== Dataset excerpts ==
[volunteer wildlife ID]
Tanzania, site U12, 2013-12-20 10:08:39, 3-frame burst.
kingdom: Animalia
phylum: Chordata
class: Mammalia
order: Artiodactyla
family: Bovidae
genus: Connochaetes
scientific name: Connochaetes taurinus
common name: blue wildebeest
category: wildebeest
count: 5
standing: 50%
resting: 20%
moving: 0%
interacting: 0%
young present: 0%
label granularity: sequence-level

== Work order ==
Beginning at the line that contains "class: Mammalia", reproduce every line down to the last line of the entries above, exactly and only those.

== Answer area ==
class: Mammalia
order: Artiodactyla
family: Bovidae
genus: Connochaetes
scientific name: Connochaetes taurinus
common name: blue wildebeest
category: wildebeest
count: 5
standing: 50%
resting: 20%
moving: 0%
interacting: 0%
young present: 0%
label granularity: sequence-level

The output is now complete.